╭─ Input material

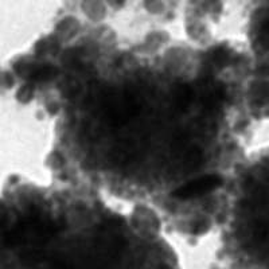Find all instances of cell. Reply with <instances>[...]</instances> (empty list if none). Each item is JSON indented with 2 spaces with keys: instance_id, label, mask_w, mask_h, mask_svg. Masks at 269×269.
<instances>
[{
  "instance_id": "6da1fadb",
  "label": "cell",
  "mask_w": 269,
  "mask_h": 269,
  "mask_svg": "<svg viewBox=\"0 0 269 269\" xmlns=\"http://www.w3.org/2000/svg\"><path fill=\"white\" fill-rule=\"evenodd\" d=\"M57 225L49 219L31 217L16 225L15 229L7 233L5 244L9 246L33 245L41 246L46 244L57 234Z\"/></svg>"
},
{
  "instance_id": "7a4b0ae2",
  "label": "cell",
  "mask_w": 269,
  "mask_h": 269,
  "mask_svg": "<svg viewBox=\"0 0 269 269\" xmlns=\"http://www.w3.org/2000/svg\"><path fill=\"white\" fill-rule=\"evenodd\" d=\"M102 109L113 126H124L140 112L137 97L127 90H111L104 96Z\"/></svg>"
},
{
  "instance_id": "3957f363",
  "label": "cell",
  "mask_w": 269,
  "mask_h": 269,
  "mask_svg": "<svg viewBox=\"0 0 269 269\" xmlns=\"http://www.w3.org/2000/svg\"><path fill=\"white\" fill-rule=\"evenodd\" d=\"M221 185H222L221 177L211 174V175H204L186 183L174 191L172 195L178 200H191V198H197V197H202L207 193H211L215 189H218Z\"/></svg>"
},
{
  "instance_id": "277c9868",
  "label": "cell",
  "mask_w": 269,
  "mask_h": 269,
  "mask_svg": "<svg viewBox=\"0 0 269 269\" xmlns=\"http://www.w3.org/2000/svg\"><path fill=\"white\" fill-rule=\"evenodd\" d=\"M22 74H26V77L35 81V82H47L56 78L58 74V70L53 65H39V66H26L23 65V71Z\"/></svg>"
},
{
  "instance_id": "5b68a950",
  "label": "cell",
  "mask_w": 269,
  "mask_h": 269,
  "mask_svg": "<svg viewBox=\"0 0 269 269\" xmlns=\"http://www.w3.org/2000/svg\"><path fill=\"white\" fill-rule=\"evenodd\" d=\"M172 100L177 111L186 112L193 101V89L186 84L177 85V88L172 92Z\"/></svg>"
},
{
  "instance_id": "8992f818",
  "label": "cell",
  "mask_w": 269,
  "mask_h": 269,
  "mask_svg": "<svg viewBox=\"0 0 269 269\" xmlns=\"http://www.w3.org/2000/svg\"><path fill=\"white\" fill-rule=\"evenodd\" d=\"M210 60L214 65H226L227 60H229V53L222 47H219L210 53Z\"/></svg>"
},
{
  "instance_id": "52a82bcc",
  "label": "cell",
  "mask_w": 269,
  "mask_h": 269,
  "mask_svg": "<svg viewBox=\"0 0 269 269\" xmlns=\"http://www.w3.org/2000/svg\"><path fill=\"white\" fill-rule=\"evenodd\" d=\"M34 96V89L31 85H24L18 92V100L22 102H28Z\"/></svg>"
}]
</instances>
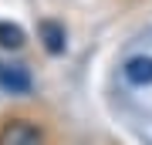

╰─

**Exercise brief:**
State how many lines in the data above contain the string "http". Give only the number.

**Task output:**
7